- YOUR TASK
Please reproduce the listing below, swapping each "distance" for "separation" and leaving everything else unchanged.

- RECORDS SHOWN
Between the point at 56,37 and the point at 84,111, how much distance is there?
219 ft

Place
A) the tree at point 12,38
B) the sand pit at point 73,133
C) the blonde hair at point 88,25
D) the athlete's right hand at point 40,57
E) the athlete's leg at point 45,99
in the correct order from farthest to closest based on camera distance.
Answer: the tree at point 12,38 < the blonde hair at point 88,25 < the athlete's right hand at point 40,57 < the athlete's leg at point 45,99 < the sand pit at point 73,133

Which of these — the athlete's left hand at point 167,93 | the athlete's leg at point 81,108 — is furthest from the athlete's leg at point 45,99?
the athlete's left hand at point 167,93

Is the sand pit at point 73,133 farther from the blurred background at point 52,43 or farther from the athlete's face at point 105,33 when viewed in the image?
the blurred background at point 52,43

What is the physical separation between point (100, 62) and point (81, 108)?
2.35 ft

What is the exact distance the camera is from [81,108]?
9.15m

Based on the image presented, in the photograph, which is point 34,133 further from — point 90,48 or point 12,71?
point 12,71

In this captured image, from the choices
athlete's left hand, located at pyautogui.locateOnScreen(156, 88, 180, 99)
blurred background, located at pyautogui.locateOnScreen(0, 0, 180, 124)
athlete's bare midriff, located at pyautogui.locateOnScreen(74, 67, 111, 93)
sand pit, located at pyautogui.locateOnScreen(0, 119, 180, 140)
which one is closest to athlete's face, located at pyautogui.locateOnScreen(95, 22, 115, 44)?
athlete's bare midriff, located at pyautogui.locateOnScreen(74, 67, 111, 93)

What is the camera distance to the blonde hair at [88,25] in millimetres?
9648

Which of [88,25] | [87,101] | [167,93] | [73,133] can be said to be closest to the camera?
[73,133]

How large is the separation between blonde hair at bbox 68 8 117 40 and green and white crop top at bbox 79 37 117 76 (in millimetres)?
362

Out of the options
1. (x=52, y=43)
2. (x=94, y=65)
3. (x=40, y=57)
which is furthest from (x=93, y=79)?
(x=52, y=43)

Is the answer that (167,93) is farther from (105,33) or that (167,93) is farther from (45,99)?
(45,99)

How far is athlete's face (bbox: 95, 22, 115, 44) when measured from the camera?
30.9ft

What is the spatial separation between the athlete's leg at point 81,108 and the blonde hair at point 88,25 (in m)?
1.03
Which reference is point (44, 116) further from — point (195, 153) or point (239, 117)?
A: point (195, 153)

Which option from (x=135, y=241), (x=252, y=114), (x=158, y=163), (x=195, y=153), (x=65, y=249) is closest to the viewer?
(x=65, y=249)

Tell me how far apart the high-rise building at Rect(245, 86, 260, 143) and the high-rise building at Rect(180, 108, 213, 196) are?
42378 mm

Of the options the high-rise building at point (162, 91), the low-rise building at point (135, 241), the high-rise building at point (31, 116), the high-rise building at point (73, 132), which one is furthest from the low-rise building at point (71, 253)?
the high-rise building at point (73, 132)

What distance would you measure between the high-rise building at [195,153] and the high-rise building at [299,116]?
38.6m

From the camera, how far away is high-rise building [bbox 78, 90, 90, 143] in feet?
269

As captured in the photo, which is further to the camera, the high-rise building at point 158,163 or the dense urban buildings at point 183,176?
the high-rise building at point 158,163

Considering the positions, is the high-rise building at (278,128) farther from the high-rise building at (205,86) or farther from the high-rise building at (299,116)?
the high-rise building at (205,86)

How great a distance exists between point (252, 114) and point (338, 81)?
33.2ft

- RESPONSE TO THIS EXERCISE
Between the point at 56,37 and the point at 84,111, how much separation is there?
219 ft

Place
A) the tree at point 12,38
B) the sand pit at point 73,133
C) the blonde hair at point 88,25
D) the athlete's right hand at point 40,57
E) the athlete's leg at point 45,99
in the correct order from farthest to closest based on camera separation.
Answer: the tree at point 12,38 < the blonde hair at point 88,25 < the athlete's right hand at point 40,57 < the athlete's leg at point 45,99 < the sand pit at point 73,133

Which of these — the athlete's left hand at point 167,93 | the athlete's leg at point 81,108 — is furthest from the athlete's leg at point 45,99?
the athlete's left hand at point 167,93

Is the sand pit at point 73,133 farther from the blurred background at point 52,43 or farther from the athlete's face at point 105,33 when viewed in the image?
the blurred background at point 52,43

What is the physical separation between point (100, 62) and point (81, 108)?
2.35 ft

What is the exact separation the camera is from [81,108]?
9.15m

Based on the image presented, in the photograph, which is point 34,133 further from — point 90,48 or point 12,71?
point 12,71

In this captured image, from the choices
athlete's left hand, located at pyautogui.locateOnScreen(156, 88, 180, 99)
blurred background, located at pyautogui.locateOnScreen(0, 0, 180, 124)
athlete's bare midriff, located at pyautogui.locateOnScreen(74, 67, 111, 93)
sand pit, located at pyautogui.locateOnScreen(0, 119, 180, 140)
which one is closest to athlete's face, located at pyautogui.locateOnScreen(95, 22, 115, 44)?
athlete's bare midriff, located at pyautogui.locateOnScreen(74, 67, 111, 93)

What is the camera separation to the blonde hair at [88,25] in millimetres?
9648

Which of [88,25] | [87,101] | [167,93] | [73,133] can be said to be closest to the camera?
[73,133]

How large is the separation between blonde hair at bbox 68 8 117 40 and green and white crop top at bbox 79 37 117 76 (in millimetres)?
362

Out of the options
1. (x=52, y=43)
2. (x=94, y=65)
3. (x=40, y=57)
which is furthest from (x=93, y=79)?
(x=52, y=43)

Is the answer that (167,93) is farther from (105,33) or that (167,93) is farther from (45,99)?
(45,99)

How far is athlete's face (bbox: 95, 22, 115, 44) when measured from the camera?
30.9ft

What is the spatial separation between the athlete's leg at point 81,108 and the blonde hair at point 88,25 (in m)?
1.03
Which reference is point (44, 116) further from — point (195, 153) or point (239, 117)?
A: point (195, 153)

Which option from (x=135, y=241), (x=252, y=114), (x=158, y=163), (x=195, y=153), (x=65, y=249) is closest to the viewer?
(x=65, y=249)

Tell me how far apart the high-rise building at Rect(245, 86, 260, 143) and the high-rise building at Rect(180, 108, 213, 196) are?
42378 mm

Of the options the high-rise building at point (162, 91), the low-rise building at point (135, 241), the high-rise building at point (31, 116), the high-rise building at point (73, 132), which one is furthest from the low-rise building at point (71, 253)?
the high-rise building at point (73, 132)

What separation would you measure between the high-rise building at [195,153] and the high-rise building at [299,116]?
38.6m

From the camera, how far away is high-rise building [bbox 78, 90, 90, 143] in feet?
269

As captured in the photo, which is further to the camera, the high-rise building at point 158,163 or the dense urban buildings at point 183,176?
the high-rise building at point 158,163

Considering the positions, is the high-rise building at (278,128) farther from the high-rise building at (205,86) or farther from the high-rise building at (299,116)?
the high-rise building at (205,86)

How great a separation exists between point (252, 114) and point (338, 81)?
33.2ft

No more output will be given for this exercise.